Written exercise
Express the data from the start up to and including the line with "12.4 meters" as a two-column CSV with headers "text" and "answer". Give one row for each text-and-answer pair, put each value in a single quoted field, and replace any line breaks with spaces.
——
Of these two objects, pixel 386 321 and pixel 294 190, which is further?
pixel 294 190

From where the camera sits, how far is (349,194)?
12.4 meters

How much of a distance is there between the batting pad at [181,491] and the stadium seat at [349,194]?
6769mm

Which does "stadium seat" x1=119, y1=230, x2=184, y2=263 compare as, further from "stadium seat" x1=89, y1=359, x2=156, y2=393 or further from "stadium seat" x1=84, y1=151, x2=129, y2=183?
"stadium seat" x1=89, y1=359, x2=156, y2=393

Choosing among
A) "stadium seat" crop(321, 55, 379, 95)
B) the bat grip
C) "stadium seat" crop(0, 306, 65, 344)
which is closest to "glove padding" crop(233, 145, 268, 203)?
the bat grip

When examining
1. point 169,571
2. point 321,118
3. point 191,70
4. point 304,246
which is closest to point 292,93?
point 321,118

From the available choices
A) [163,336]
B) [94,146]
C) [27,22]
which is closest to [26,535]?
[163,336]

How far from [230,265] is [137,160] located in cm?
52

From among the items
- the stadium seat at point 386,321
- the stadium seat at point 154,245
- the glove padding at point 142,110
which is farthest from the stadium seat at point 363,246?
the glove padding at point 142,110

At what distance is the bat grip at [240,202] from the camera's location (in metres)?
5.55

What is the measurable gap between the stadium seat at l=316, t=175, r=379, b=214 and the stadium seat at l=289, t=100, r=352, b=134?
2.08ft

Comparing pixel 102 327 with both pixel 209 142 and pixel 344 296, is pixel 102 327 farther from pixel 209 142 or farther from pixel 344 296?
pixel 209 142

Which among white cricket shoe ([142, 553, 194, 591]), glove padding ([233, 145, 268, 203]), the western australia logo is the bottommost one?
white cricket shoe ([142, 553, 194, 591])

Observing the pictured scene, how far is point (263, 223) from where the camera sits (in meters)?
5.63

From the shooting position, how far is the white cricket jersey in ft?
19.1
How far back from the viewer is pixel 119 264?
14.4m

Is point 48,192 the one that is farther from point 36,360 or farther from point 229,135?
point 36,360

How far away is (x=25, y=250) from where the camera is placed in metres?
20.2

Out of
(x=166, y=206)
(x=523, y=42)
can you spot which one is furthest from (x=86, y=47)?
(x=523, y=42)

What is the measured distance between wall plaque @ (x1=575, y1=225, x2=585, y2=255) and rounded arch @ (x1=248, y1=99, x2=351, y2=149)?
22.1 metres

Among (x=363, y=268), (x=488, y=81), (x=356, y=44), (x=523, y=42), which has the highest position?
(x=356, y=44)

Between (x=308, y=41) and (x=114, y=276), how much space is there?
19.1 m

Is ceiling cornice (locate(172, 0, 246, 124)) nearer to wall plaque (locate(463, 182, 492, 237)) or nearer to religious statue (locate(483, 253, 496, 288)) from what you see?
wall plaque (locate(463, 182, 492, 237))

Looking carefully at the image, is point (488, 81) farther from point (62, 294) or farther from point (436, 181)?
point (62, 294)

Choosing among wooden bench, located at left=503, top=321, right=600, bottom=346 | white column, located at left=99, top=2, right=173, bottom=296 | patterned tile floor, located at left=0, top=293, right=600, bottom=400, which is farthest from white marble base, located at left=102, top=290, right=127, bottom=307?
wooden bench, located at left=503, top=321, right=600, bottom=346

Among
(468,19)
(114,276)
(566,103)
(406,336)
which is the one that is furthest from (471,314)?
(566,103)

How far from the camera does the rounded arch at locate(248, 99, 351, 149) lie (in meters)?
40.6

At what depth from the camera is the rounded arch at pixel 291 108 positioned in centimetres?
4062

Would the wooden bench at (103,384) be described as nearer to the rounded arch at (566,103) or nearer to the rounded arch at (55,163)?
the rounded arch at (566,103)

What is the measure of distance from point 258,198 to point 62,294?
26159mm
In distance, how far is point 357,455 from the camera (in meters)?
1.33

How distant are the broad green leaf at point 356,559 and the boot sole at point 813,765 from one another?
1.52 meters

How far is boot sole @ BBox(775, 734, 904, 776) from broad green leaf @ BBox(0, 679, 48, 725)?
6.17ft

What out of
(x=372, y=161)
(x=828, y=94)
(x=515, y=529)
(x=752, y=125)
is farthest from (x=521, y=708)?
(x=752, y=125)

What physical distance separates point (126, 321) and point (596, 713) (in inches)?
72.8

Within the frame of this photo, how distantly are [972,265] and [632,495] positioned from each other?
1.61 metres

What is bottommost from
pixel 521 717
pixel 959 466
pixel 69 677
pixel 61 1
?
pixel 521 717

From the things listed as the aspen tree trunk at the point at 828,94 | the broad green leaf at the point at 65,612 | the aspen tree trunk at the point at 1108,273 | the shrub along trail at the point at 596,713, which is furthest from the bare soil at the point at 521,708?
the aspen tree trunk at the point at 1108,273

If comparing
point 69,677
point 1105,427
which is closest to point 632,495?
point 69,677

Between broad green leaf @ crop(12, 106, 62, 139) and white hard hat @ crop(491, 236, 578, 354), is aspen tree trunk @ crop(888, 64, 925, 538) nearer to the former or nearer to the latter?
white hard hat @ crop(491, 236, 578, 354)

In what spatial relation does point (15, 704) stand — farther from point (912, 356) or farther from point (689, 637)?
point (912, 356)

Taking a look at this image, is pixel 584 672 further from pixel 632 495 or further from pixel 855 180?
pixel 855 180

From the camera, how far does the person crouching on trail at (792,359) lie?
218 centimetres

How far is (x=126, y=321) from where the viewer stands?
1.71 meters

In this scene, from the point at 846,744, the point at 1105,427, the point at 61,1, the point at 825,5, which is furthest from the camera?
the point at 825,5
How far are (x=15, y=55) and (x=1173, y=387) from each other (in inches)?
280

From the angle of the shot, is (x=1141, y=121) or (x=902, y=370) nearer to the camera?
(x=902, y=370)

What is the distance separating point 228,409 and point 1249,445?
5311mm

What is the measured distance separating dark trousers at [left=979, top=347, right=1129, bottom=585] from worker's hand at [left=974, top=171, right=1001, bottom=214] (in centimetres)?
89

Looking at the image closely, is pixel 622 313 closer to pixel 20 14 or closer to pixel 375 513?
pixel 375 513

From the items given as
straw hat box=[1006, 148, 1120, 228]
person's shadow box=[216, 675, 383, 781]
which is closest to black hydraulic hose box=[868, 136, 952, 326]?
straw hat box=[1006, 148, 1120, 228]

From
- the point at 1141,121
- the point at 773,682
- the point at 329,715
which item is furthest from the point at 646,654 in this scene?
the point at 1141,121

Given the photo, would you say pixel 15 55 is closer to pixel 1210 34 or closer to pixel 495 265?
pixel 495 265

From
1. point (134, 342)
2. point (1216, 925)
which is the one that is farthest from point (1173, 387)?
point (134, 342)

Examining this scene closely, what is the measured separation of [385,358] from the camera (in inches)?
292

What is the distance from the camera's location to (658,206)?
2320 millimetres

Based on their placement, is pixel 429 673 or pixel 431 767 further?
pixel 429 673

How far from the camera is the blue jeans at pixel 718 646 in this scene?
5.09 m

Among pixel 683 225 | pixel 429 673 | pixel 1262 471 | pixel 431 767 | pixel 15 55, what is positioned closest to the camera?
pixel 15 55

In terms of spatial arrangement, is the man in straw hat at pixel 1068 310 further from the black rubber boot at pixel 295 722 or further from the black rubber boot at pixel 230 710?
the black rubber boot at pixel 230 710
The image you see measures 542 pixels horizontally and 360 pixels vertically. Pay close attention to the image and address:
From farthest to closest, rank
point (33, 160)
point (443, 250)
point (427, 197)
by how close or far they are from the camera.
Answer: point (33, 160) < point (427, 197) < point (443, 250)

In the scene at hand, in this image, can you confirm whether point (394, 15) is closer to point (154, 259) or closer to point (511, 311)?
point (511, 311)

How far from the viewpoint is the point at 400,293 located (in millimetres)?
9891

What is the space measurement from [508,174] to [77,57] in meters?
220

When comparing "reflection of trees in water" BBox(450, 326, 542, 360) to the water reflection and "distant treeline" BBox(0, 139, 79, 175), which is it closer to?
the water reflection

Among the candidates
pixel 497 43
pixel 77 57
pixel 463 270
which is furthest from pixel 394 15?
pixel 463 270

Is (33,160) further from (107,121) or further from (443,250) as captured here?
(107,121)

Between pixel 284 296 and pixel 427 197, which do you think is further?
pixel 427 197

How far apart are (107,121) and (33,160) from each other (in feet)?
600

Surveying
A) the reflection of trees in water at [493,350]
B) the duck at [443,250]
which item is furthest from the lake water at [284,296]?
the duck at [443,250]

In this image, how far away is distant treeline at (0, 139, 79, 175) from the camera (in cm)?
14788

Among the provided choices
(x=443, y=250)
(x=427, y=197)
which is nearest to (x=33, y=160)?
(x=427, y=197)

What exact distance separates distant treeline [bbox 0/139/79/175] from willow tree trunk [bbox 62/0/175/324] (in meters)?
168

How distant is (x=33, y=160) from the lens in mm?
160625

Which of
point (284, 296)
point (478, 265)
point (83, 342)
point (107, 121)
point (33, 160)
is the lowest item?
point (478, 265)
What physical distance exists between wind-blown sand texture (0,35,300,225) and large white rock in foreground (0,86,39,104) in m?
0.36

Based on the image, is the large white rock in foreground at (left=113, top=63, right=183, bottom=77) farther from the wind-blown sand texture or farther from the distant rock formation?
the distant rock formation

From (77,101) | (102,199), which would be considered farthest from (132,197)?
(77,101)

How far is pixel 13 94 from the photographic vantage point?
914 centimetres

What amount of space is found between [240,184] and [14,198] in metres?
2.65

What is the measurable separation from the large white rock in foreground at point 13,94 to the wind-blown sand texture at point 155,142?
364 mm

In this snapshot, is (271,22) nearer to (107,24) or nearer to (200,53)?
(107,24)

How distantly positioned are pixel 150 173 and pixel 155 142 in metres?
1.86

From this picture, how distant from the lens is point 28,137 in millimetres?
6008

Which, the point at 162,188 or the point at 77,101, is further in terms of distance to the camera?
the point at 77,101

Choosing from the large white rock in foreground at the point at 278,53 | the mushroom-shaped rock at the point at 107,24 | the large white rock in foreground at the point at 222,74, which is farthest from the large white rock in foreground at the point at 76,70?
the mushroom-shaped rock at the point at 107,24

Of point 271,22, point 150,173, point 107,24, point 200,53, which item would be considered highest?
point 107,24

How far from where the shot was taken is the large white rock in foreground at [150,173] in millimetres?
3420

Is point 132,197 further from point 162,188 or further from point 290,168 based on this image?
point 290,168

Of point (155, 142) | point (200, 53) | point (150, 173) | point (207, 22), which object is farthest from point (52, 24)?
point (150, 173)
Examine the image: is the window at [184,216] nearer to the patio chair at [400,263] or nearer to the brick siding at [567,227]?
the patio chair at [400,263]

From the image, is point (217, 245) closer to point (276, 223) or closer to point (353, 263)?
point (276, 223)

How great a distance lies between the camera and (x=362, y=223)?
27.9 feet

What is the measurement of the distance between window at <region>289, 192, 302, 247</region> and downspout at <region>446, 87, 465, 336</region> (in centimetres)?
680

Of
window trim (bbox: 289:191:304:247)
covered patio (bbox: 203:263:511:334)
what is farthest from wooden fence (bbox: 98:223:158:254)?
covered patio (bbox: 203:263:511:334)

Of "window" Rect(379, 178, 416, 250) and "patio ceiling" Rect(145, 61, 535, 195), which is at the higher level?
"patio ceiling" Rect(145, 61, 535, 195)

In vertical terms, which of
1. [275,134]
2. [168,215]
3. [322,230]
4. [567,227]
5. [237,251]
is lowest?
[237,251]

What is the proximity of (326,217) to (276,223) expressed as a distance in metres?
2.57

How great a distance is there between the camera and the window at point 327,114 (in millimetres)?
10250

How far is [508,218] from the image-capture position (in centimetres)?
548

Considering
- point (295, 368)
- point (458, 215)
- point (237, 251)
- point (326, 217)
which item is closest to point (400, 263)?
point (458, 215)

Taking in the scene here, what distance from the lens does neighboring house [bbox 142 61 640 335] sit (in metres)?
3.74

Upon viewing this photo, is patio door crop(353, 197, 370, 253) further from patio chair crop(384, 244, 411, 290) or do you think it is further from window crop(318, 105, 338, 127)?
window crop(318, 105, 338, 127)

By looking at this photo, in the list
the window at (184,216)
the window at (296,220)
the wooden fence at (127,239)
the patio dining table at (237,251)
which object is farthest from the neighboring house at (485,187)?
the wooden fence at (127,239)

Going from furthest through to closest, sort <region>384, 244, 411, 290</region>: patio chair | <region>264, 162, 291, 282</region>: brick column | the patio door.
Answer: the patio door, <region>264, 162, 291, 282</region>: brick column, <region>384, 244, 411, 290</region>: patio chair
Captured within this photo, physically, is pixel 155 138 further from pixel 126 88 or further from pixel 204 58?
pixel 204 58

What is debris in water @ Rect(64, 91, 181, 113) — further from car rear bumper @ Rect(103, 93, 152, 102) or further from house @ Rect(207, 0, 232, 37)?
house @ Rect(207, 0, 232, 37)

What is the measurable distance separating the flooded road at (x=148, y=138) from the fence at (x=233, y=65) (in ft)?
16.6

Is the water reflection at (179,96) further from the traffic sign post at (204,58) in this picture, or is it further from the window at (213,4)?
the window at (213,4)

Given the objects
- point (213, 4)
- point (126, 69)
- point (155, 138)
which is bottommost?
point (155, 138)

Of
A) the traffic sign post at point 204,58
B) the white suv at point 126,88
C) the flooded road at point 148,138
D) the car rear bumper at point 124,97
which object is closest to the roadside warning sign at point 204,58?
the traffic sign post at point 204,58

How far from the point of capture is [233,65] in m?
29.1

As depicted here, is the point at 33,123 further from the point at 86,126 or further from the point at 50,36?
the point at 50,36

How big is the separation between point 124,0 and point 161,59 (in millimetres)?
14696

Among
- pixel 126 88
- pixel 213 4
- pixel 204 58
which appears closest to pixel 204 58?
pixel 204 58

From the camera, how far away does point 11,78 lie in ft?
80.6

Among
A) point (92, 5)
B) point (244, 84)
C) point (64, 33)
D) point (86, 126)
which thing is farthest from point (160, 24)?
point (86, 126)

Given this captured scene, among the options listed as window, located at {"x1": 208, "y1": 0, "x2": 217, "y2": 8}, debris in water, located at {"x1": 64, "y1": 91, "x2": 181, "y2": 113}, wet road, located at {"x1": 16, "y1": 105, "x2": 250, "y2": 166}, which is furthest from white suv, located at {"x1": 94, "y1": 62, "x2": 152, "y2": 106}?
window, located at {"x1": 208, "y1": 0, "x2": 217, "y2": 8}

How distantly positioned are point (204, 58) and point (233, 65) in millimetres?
——
Worked answer
text,answer
"Of these two objects, pixel 386 321 and pixel 294 190, which is further?","pixel 294 190"
"From where the camera sits, how far is (349,194)?","12.4 meters"